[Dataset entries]
::::::::::

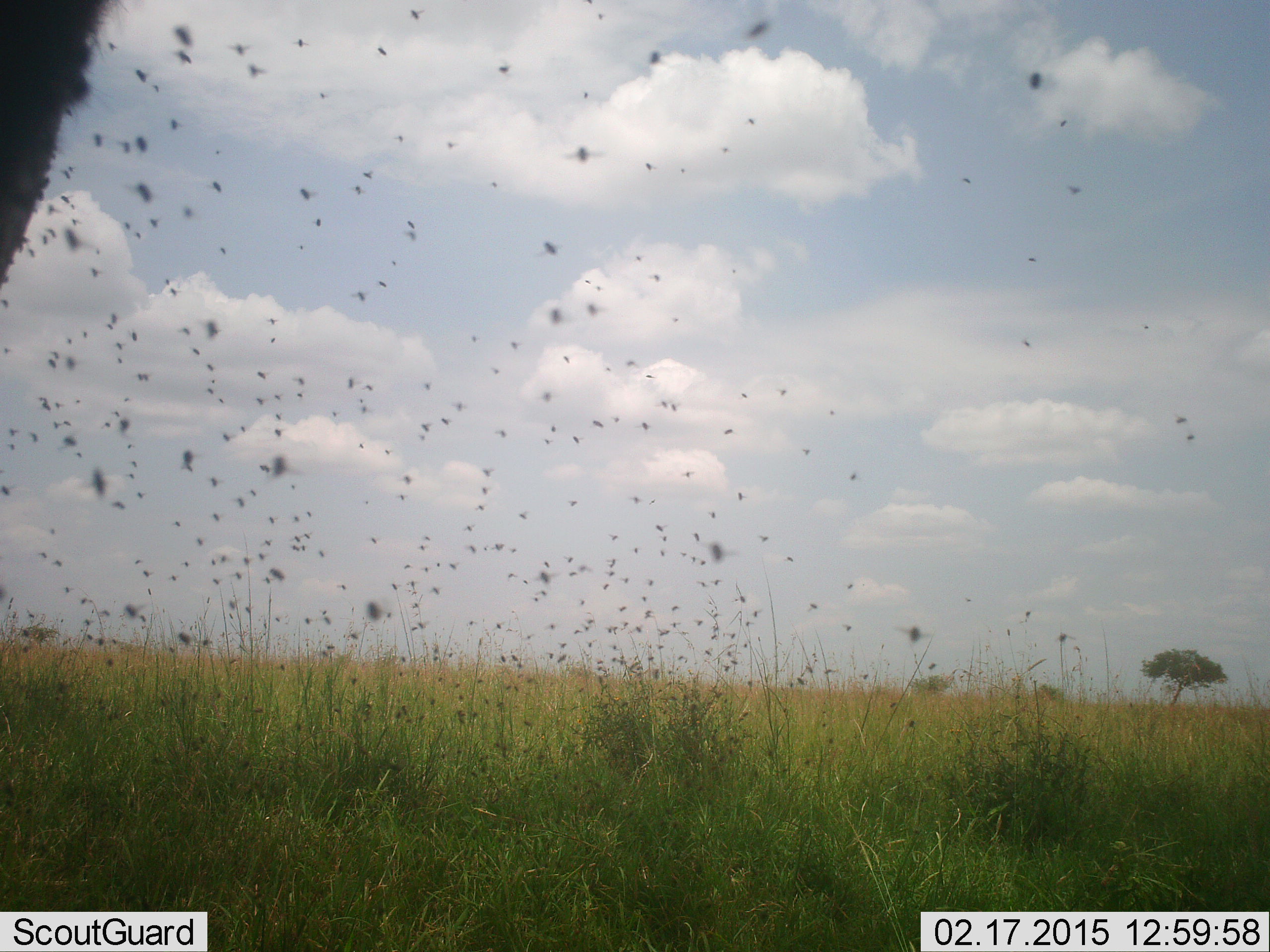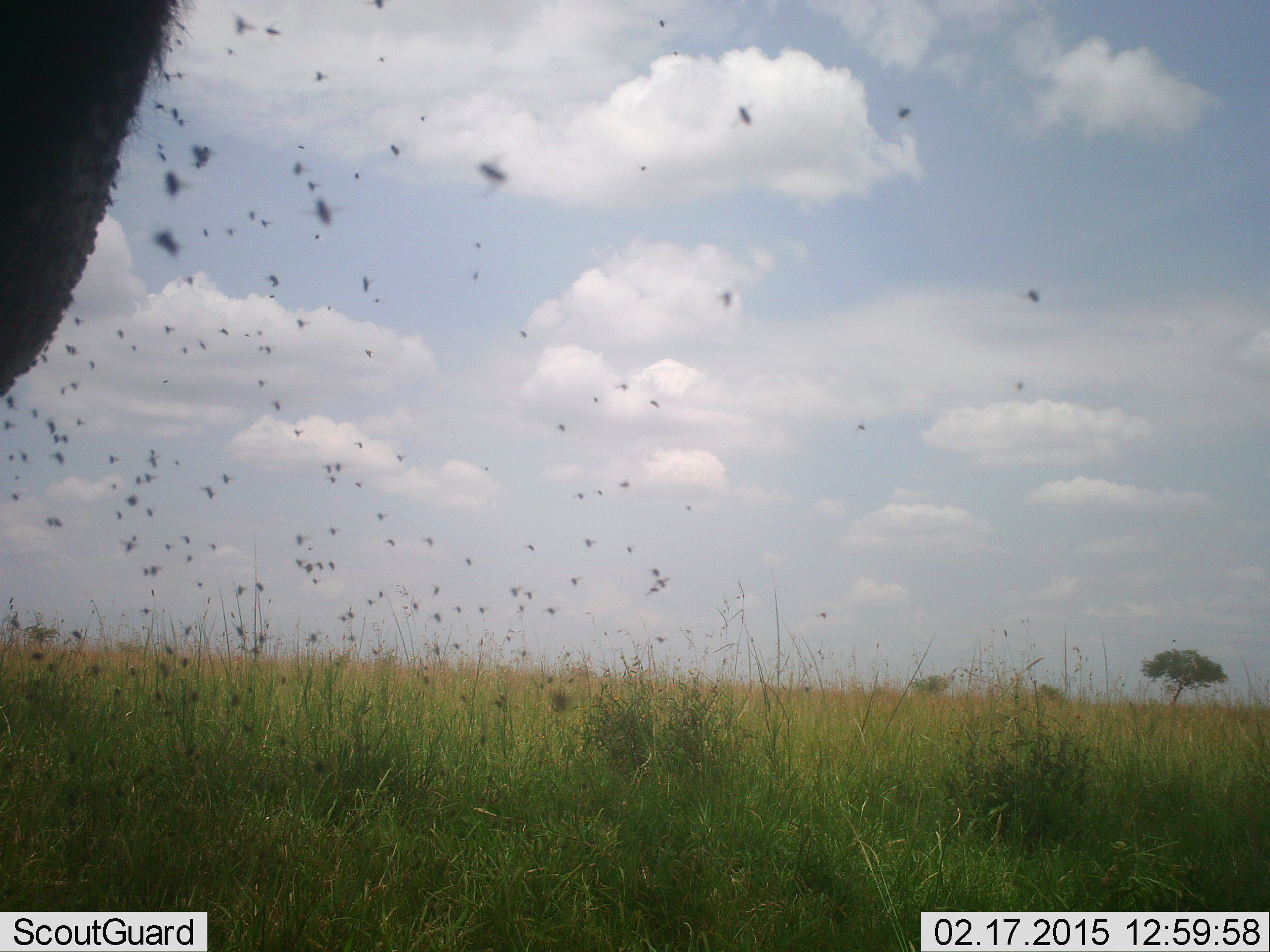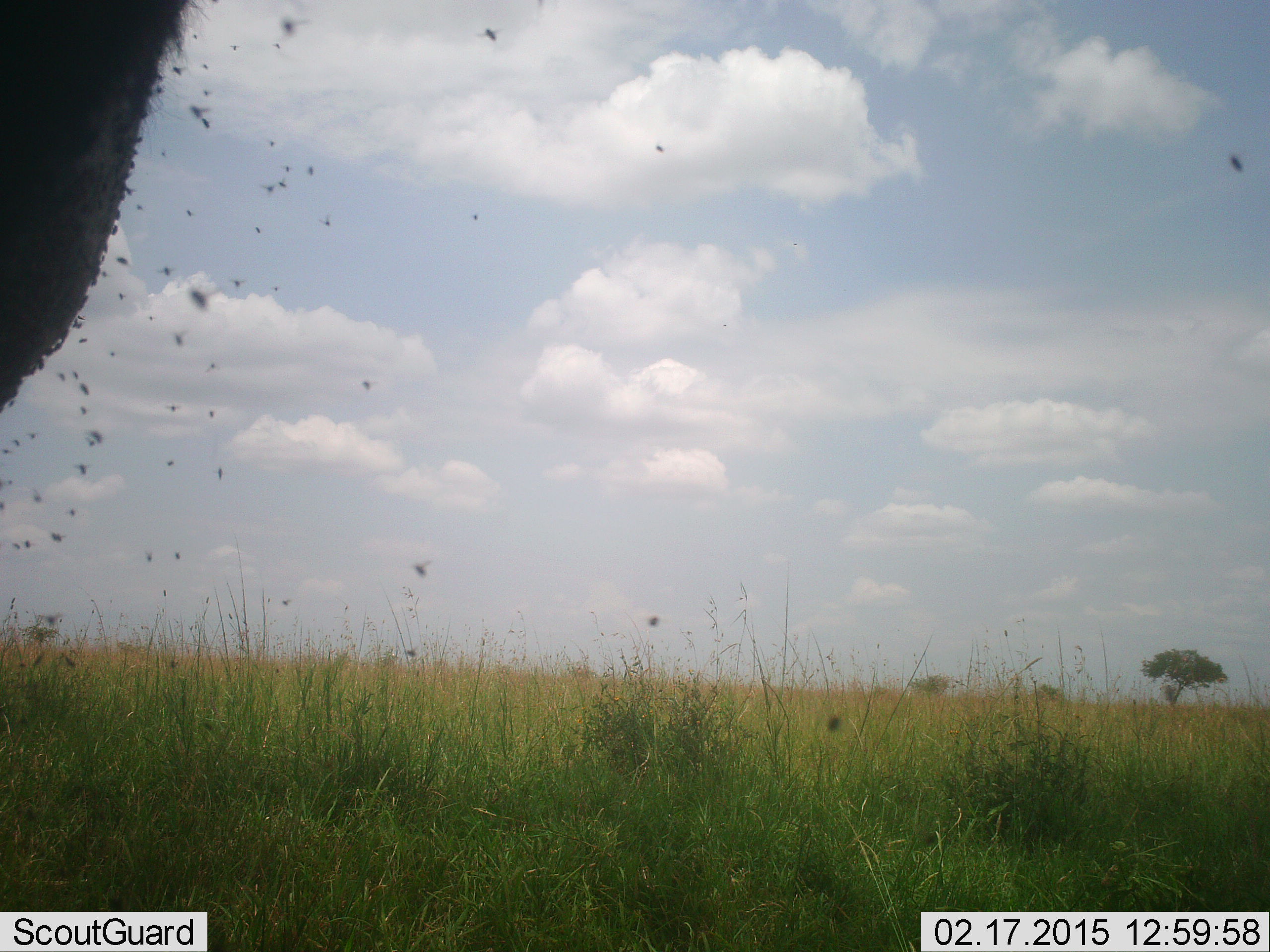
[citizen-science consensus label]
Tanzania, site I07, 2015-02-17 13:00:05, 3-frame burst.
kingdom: Animalia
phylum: Chordata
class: Mammalia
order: Artiodactyla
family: Bovidae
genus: Syncerus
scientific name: Syncerus caffer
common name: cape buffalo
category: buffalo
Buffalo (cape buffalo) (Syncerus caffer), count 1. Behavior (volunteer vote fractions): standing 100%, resting 0%, moving 0%, interacting 0%. Young present (vote fraction): 0%. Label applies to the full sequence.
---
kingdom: Animalia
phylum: Arthropoda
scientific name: Arthropoda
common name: arthropods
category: insectspider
Insectspider (arthropods) (Arthropoda), count 51+. Behavior (volunteer vote fractions): standing 0%, resting 0%, moving 100%, interacting 0%. Young present (vote fraction): 0%. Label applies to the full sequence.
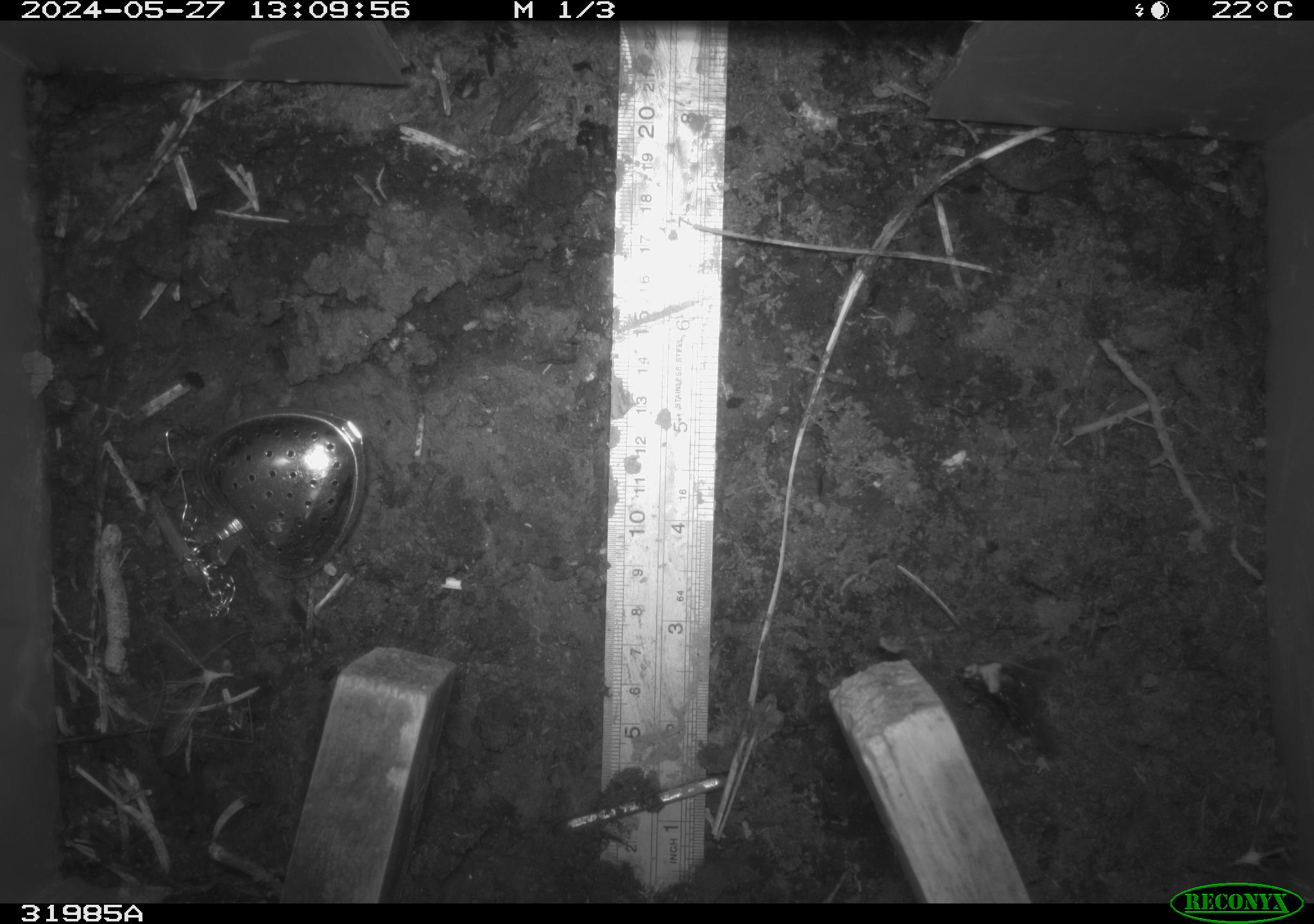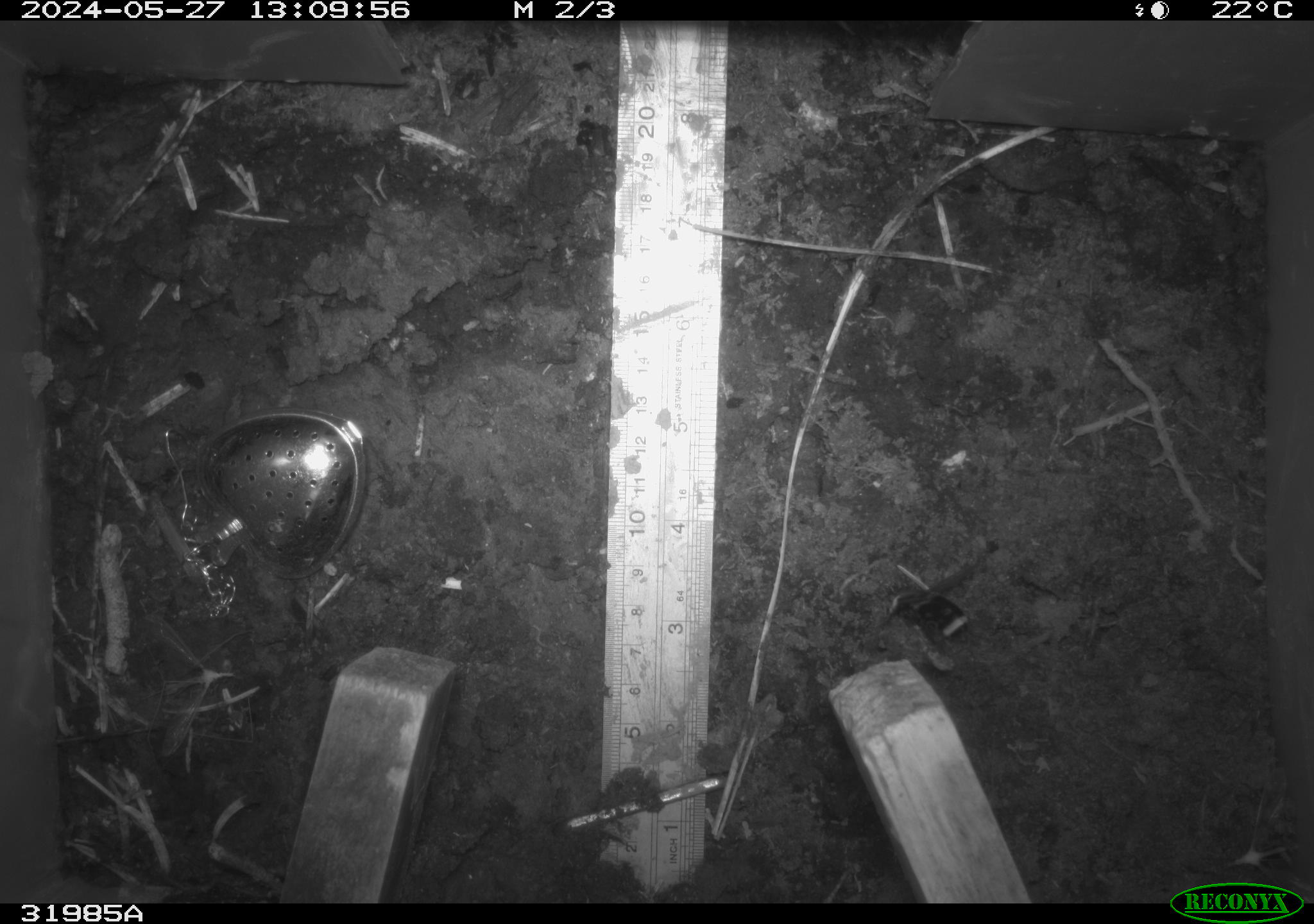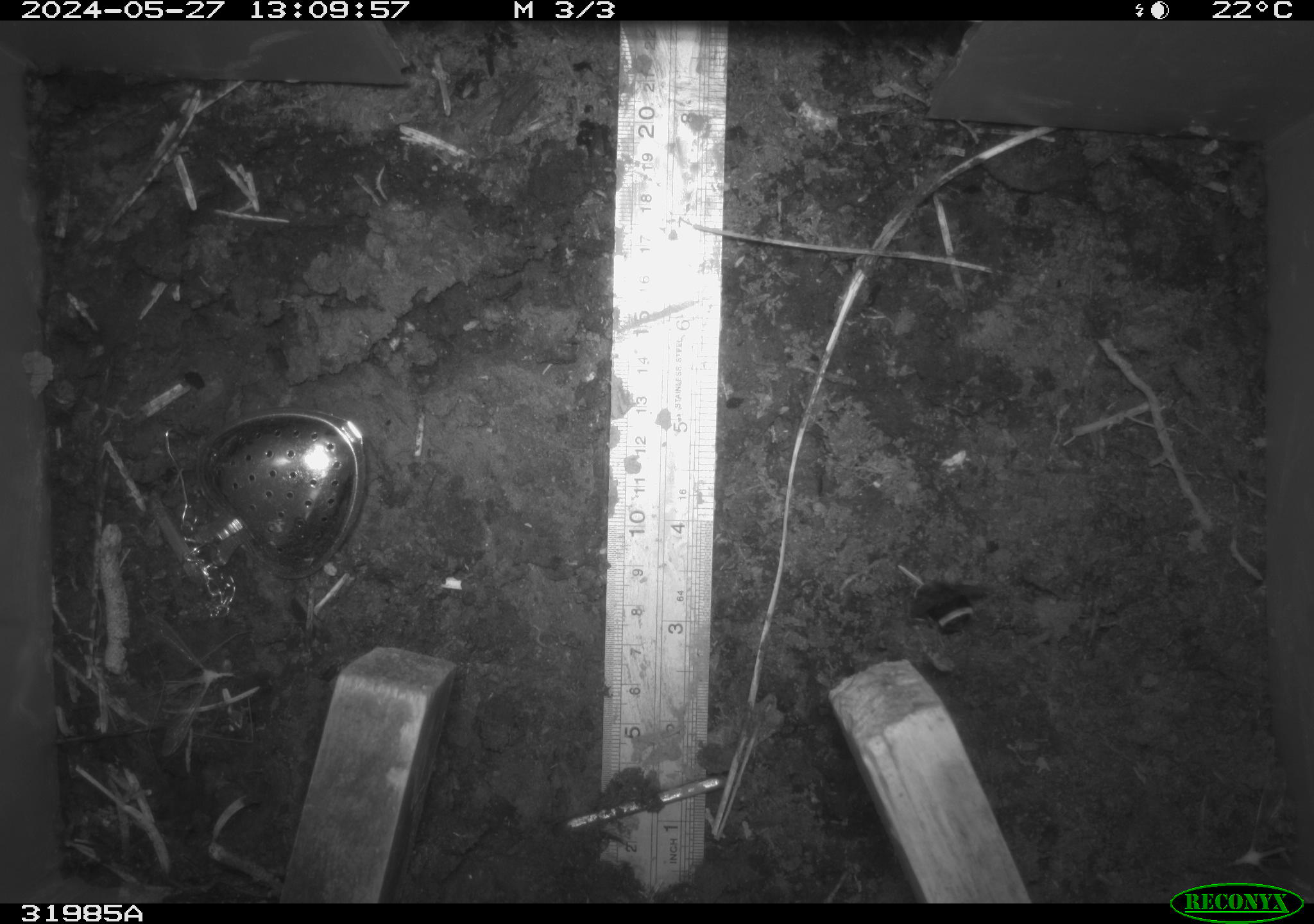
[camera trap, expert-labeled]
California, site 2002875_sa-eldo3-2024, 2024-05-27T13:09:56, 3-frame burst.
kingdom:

::::::::::

TASK DIRECTIONS: Only the lines from the top of the records through the line with "common name: cape buffalo" belong in the copy; write them out exactly, leaving out pictures.

RESPONSE BELOW:
[citizen-science consensus label]
Tanzania, site I07, 2015-02-17 13:00:05, 3-frame burst.
kingdom: Animalia
phylum: Chordata
class: Mammalia
order: Artiodactyla
family: Bovidae
genus: Syncerus
scientific name: Syncerus caffer
common name: cape buffalo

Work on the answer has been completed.